REQUIREMENT — Reproduce the listing below word for word, leaving out the pictures.

======== EXTRACTED RECORDS ========

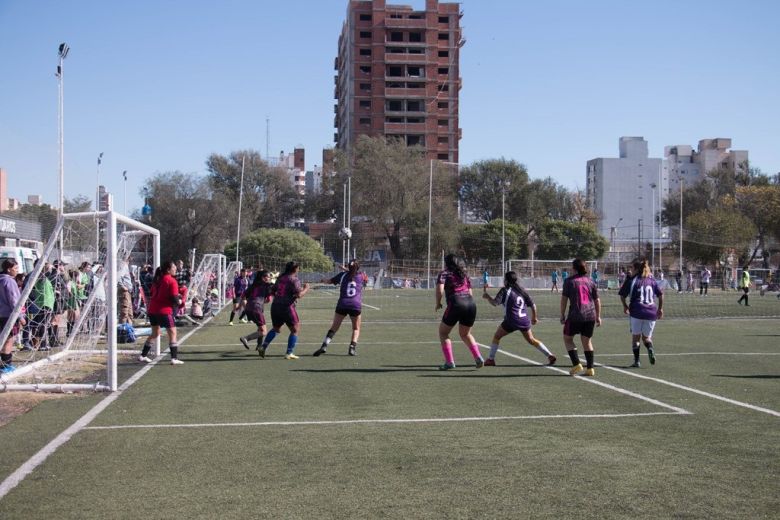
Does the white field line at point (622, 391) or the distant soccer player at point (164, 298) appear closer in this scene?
the white field line at point (622, 391)

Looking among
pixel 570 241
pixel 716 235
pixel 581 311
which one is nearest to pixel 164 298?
pixel 581 311

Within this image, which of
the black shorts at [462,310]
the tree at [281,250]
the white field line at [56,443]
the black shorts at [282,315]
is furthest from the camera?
the tree at [281,250]

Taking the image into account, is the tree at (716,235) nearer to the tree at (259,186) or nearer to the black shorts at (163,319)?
the tree at (259,186)

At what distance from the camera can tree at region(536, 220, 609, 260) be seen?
3529 inches

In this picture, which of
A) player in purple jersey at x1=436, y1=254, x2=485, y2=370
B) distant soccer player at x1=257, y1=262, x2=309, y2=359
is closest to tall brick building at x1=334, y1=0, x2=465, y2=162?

========

TASK RESULT —
Does the white field line at point (622, 391) or the distant soccer player at point (164, 298) appear closer in this scene?
the white field line at point (622, 391)

Looking among
pixel 570 241
pixel 716 235
pixel 581 311
which one is nearest to pixel 164 298?
pixel 581 311

Within this image, which of
the black shorts at [462,310]
the tree at [281,250]
the white field line at [56,443]
the black shorts at [282,315]
is furthest from the camera?
the tree at [281,250]

Taking the image into account, is the tree at (716,235) nearer to the tree at (259,186) or nearer to the black shorts at (163,319)?
the tree at (259,186)

At what distance from the camera can tree at region(536, 220, 609, 260) be seen?
3529 inches

In this picture, which of
A) player in purple jersey at x1=436, y1=254, x2=485, y2=370
B) distant soccer player at x1=257, y1=262, x2=309, y2=359
is closest to tall brick building at x1=334, y1=0, x2=465, y2=162?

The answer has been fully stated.